▶ _Problems and tasks_
1 - In the acquisition risk factors excerpt, why might either acquisition agreement end up terminated? Answer in one to three sentences.
2 - Write the next part of the acquisition risk factors excerpt, picking up after its last sentence.

— Start Page excerpt —

EX-99.2 5 tm2319059d1_ex99-2.htm EXHIBIT 99.2

 

Exhibit 99.2

 

UPDATED RISK FACTORS

 

Risks Related to the Acquisitions

 

The transactions (the “Acquisitions”) contemplated by (i) that certain Membership Interest Purchase Agreement, dated as of June 19, 2023, by and among Civitas Resources, Inc. a Delaware corporation (the “Company”), Hibernia Energy III Holdings, LLC and Hibernia Energy III-B Holdings, LLC (the “Hibernia Acquisition Agreement”) and (ii) that certain Membership Interest Purchase Agreement, dated as of June 19, 2023, by and among the Company and Tap Rock Resources Legacy, LLC, Tap Rock Resources Intermediate, LLC, Tap Rock Resources II Legacy, LLC, Tap Rock Resources II Intermediate, LLC, Tap Rock NM10 Legacy Holdings, LLC, and Tap Rock NM10 Holdings Intermediate, LLC, solely in its capacity as sellers’ representative thereunder, Tap Rock I Legacy, and solely for the limited purposes set forth therein, Tap Rock Resources, LLC, (the “Tap Rock Acquisition Agreement” and together with the Hibernia Acquisition Agreement, the “Acquisition Agreements”) are subject to a number of conditions to the obligations of the Company and the relevant seller party thereto (the “Seller”) to complete such acquisition, which, if not fulfilled, or not fulfilled in a timely manner, may result in termination of the Hibernia Acquisition Agreement or Tap Rock Acquisition Agreement, as applicable.

 

The Hibernia Acquisition Agreement and the Tap Rock Acquisition Agreement each contain a number of conditions to the consummation of the applicable Acquisition, including, among others:

 

·the affirmative approval of antitrust and competition authorities or expiration or termination of the applicable waiting periods in certain specified jurisdictions;

 

·the absence of orders or injunctions that prohibit the consummation of the applicable acquisition; and

 

·subject to certain exceptions, the accuracy of representations and warranties with respect to the businesses of the Company and the relevant Seller, including, with respect to the Sellers, the absence since the date of the Hibernia Acquisition Agreement and the Tap Rock Acquisition Agreement, as applicable, of any event or condition that has had or would reasonably be expected to have a material adverse effect on the business, and compliance by the Company and the relevant Seller with their respective covenants contained in the Hibernia Acquisition Agreement and the Tap Rock Acquisition Agreement, as applicable.

— End Page excerpt —
— Start Information provided —

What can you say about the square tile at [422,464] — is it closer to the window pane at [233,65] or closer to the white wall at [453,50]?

— End Information provided —

▶ _In response_
1 - Each acquisition depends on conditions that the Company and the relevant seller must meet before it can be completed. If those conditions are not met, or are not met on time, the Hibernia or Tap Rock agreement may be terminated.

2 -
If any of these conditions are not satisfied or waived prior to October 2, 2023, it is possible that the Hibernia Acquisition Agreement and/or the Tap Rock Acquisition Agreement, as applicable, may be terminated. In addition, satisfying the conditions to and the consummation of the Acquisitions may take longer and could cost more than the Company or the Sellers expect. Many of the conditions to the consummation of the Acquisitions are not within our control or the Sellers’ control, and the parties cannot predict when or if these conditions will be satisfied. Any delay in completing the Acquisitions may adversely affect the cost savings and other benefits that we expect to achieve if the Acquisitions and the integration of the parties’ respective businesses are completed within the expected timeframe. The consummation of the Hibernia Acquisition is not conditioned on the consummation of the Tap Rock Acquisition and vice versa.

 

If the Acquisitions are consummated, we may be unable to successfully integrate Hibernia Energy III, LLC’s, Hibernia Energy III-B, LLC’s, Tap Rock Resources, LLC’s, Rap Rock Resources II, LLC’s and Tap Rock NM10 Holdings, LLC’s (collectively, the “Targets”) businesses into our business or achieve the anticipated benefits of the Acquisitions.

 

 

 

 

Our ability to achieve the anticipated benefits of the Acquisitions will depend in part upon whether we can integrate Targets’ businesses into our existing business in an efficient and effective manner. We may not be able to accomplish this integration process successfully. The successful acquisition of producing properties, including those owned by Targets, requires an assessment of several factors, including:

 

·recoverable reserves;

 

·future natural gas and oil prices and their appropriate differentials;

 

·availability and cost of transportation of production to markets;

 

·availability and cost of drilling equipment and of skilled personnel;

 

·development and operating costs including access to water and potential environmental and other liabilities; and

 

·regulatory, permitting and similar matters.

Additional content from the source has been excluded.